Segment Open
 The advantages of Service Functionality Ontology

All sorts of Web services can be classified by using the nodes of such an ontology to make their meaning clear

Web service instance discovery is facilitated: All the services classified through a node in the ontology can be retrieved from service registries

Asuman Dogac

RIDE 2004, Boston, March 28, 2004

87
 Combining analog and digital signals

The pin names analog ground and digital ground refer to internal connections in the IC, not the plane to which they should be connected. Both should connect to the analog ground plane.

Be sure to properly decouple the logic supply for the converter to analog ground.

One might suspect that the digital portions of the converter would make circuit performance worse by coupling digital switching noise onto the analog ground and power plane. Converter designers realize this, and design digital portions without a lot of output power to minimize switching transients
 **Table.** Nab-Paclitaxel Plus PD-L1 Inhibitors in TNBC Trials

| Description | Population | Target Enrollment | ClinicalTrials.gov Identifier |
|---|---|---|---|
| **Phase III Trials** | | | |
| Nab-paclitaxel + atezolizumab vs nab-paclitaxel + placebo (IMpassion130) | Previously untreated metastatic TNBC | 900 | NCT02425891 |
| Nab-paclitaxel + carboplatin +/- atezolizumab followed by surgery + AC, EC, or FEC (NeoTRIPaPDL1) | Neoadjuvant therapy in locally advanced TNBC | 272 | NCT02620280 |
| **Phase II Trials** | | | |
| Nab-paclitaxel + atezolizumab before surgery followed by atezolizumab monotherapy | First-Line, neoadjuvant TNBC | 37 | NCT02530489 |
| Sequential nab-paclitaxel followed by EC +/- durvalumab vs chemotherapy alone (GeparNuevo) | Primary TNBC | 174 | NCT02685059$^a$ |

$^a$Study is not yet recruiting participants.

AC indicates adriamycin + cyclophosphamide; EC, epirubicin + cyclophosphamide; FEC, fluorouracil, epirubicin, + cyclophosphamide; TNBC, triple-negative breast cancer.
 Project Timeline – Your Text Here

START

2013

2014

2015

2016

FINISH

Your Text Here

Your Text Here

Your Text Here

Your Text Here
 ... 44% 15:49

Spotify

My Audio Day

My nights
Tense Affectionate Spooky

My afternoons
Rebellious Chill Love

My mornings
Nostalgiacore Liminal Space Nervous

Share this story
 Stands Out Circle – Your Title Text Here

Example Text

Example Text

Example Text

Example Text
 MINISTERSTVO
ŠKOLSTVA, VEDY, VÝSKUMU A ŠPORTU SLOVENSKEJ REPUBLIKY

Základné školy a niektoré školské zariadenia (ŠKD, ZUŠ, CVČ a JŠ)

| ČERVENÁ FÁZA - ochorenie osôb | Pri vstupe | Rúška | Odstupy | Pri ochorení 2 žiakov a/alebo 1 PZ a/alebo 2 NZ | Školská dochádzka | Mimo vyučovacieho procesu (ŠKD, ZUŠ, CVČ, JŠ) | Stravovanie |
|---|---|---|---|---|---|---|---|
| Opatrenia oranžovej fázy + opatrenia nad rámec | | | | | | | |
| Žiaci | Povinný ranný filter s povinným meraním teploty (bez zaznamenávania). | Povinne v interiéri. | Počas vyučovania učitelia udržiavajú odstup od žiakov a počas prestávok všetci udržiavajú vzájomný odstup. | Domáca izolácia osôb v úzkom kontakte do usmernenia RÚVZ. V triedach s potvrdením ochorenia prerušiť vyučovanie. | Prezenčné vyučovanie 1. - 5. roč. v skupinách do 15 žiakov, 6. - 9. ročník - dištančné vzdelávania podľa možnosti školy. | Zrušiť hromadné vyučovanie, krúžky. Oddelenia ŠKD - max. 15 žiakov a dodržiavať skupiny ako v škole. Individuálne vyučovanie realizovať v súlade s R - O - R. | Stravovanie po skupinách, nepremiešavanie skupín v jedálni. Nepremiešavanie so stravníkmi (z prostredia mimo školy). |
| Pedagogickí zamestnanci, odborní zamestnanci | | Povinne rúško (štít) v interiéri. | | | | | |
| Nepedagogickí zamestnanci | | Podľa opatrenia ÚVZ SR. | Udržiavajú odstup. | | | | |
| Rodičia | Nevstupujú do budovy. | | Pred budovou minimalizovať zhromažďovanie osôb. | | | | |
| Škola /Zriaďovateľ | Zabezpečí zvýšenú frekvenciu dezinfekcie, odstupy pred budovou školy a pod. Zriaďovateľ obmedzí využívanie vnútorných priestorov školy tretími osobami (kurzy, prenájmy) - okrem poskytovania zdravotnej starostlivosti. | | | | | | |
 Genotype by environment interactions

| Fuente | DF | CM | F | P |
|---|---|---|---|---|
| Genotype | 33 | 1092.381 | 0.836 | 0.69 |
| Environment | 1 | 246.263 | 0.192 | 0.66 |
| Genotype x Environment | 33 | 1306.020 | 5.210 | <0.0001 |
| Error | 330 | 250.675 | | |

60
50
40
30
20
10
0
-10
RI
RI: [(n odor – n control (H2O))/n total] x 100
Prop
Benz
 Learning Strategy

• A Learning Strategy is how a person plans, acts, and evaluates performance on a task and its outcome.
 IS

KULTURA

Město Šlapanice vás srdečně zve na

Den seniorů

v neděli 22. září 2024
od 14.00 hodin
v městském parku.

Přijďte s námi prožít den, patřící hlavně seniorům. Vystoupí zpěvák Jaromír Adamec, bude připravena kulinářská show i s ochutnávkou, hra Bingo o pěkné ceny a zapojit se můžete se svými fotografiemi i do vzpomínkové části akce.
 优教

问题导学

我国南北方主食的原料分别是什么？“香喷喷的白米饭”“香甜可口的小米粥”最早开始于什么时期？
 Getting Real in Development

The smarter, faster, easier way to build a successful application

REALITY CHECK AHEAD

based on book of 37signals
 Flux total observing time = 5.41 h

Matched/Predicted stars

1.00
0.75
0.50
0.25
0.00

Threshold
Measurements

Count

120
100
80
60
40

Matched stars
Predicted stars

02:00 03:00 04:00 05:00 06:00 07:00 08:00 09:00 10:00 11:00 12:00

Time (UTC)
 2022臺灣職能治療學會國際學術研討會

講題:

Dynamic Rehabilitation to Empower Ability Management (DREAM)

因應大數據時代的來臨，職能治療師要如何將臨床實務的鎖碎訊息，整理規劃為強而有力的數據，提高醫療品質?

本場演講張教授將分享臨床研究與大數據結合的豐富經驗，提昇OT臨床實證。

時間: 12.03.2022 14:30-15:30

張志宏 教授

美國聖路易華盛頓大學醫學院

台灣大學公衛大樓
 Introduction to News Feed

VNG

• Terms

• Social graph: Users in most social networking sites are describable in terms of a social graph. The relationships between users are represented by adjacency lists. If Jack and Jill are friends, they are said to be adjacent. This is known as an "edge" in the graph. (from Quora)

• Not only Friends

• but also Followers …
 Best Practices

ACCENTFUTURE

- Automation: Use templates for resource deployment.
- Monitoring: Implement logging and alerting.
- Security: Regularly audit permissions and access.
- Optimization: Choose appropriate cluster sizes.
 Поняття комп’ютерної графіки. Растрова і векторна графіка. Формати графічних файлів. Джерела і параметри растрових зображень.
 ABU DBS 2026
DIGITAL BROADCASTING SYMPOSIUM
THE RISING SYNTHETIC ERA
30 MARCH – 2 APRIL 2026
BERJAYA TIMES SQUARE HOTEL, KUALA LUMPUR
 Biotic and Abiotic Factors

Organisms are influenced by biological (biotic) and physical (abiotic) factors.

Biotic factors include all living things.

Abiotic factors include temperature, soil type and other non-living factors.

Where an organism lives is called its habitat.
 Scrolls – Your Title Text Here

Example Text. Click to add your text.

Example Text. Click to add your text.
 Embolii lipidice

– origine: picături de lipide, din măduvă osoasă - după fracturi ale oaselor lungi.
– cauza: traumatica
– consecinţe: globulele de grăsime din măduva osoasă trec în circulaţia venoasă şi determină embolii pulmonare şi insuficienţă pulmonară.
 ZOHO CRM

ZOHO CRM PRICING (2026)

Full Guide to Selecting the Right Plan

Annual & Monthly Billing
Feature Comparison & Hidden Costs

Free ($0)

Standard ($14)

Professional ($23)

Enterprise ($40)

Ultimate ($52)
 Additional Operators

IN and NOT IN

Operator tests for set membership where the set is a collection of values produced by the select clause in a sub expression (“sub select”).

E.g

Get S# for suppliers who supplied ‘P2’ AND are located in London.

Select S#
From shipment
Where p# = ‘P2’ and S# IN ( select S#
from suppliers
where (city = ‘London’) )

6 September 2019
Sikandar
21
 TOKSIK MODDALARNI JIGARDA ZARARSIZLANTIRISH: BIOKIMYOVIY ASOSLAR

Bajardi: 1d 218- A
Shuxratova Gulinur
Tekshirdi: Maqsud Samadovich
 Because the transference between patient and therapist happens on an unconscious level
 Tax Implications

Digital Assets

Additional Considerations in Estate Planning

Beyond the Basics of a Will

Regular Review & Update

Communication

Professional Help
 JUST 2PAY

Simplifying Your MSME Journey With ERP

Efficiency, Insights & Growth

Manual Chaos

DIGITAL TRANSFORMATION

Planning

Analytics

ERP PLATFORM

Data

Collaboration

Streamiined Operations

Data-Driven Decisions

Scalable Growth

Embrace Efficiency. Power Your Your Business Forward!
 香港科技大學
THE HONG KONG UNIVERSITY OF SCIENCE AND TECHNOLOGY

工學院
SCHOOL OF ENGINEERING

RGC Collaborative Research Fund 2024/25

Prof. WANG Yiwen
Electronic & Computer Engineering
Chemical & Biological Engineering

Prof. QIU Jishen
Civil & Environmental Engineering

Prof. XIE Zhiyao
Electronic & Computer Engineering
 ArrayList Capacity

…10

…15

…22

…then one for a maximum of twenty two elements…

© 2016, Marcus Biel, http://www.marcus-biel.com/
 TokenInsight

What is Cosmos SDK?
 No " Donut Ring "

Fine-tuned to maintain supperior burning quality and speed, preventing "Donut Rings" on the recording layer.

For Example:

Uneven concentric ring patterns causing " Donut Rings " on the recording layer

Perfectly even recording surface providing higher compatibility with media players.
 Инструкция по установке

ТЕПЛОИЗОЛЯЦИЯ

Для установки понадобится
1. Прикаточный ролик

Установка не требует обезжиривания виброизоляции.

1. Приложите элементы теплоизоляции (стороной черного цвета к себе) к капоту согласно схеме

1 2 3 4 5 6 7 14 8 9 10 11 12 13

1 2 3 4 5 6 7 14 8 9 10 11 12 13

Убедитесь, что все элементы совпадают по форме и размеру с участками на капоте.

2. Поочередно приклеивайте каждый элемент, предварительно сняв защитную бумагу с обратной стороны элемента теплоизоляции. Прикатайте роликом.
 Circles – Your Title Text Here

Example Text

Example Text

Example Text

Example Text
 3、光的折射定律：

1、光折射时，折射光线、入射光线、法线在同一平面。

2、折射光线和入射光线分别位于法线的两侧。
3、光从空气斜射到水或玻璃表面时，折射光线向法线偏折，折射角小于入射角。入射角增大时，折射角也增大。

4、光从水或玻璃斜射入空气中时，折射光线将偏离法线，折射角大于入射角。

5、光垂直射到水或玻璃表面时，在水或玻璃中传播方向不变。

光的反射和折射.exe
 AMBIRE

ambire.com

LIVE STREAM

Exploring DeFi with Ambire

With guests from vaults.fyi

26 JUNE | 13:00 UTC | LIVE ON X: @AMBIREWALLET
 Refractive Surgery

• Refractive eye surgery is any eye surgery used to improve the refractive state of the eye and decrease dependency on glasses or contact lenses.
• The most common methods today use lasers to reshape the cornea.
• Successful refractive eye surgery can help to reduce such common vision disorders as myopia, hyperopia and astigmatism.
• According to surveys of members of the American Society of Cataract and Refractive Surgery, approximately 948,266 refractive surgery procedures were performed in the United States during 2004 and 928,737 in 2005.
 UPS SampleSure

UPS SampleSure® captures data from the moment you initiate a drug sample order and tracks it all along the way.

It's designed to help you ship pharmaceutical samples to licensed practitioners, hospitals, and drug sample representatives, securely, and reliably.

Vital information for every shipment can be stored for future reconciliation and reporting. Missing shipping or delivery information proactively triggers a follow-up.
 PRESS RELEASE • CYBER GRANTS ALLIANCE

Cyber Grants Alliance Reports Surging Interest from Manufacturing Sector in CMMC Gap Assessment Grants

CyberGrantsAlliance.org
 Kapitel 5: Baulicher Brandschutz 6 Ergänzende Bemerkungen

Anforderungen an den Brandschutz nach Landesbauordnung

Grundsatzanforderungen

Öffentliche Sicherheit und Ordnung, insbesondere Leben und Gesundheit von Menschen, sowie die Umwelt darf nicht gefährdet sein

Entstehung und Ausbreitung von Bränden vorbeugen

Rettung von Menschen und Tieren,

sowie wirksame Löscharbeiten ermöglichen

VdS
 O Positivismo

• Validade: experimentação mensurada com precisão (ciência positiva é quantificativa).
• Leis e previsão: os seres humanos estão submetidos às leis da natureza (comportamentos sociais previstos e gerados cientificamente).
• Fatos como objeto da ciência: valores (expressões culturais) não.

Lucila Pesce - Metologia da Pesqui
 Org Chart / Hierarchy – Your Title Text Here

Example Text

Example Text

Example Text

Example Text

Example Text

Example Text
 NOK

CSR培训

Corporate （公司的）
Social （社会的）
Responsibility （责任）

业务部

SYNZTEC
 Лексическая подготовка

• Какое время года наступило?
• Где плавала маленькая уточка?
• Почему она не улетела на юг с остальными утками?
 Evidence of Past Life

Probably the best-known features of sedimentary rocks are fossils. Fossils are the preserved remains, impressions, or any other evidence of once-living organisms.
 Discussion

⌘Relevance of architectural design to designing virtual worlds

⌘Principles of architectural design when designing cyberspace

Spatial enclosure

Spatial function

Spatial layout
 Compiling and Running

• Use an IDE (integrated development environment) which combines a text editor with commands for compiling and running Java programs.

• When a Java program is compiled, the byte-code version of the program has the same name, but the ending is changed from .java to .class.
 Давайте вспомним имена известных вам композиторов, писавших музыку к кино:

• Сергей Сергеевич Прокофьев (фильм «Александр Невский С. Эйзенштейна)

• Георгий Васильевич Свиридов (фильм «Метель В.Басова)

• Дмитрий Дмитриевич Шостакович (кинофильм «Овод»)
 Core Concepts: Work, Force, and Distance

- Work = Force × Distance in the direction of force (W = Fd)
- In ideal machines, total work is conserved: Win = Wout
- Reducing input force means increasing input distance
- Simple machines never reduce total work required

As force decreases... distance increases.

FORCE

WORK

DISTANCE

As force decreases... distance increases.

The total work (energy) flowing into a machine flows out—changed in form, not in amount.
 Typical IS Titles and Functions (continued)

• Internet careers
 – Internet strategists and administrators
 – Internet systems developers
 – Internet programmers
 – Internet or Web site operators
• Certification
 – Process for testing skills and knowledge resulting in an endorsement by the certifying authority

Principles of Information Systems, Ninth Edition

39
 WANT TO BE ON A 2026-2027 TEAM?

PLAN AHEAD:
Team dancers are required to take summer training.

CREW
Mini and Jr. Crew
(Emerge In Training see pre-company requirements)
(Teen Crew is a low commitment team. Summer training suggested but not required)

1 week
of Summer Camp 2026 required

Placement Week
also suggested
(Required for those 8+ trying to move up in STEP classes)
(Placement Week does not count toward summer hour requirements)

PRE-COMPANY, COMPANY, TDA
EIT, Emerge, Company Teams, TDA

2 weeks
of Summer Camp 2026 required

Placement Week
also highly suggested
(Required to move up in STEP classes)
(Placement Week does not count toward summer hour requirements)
Segment Closed
**YOUR ASSIGNMENT:**
Working from the records above, write out verbatim only the lines from the line containing "Because the transference" through the line containing "Efficiency, Insights & Growth".

**YOUR SOLUTION:**
 Because the transference between patient and therapist happens on an unconscious level
 Tax Implications

Digital Assets

Additional Considerations in Estate Planning

Beyond the Basics of a Will

Regular Review & Update

Communication

Professional Help
 JUST 2PAY

Simplifying Your MSME Journey With ERP

Efficiency, Insights & Growth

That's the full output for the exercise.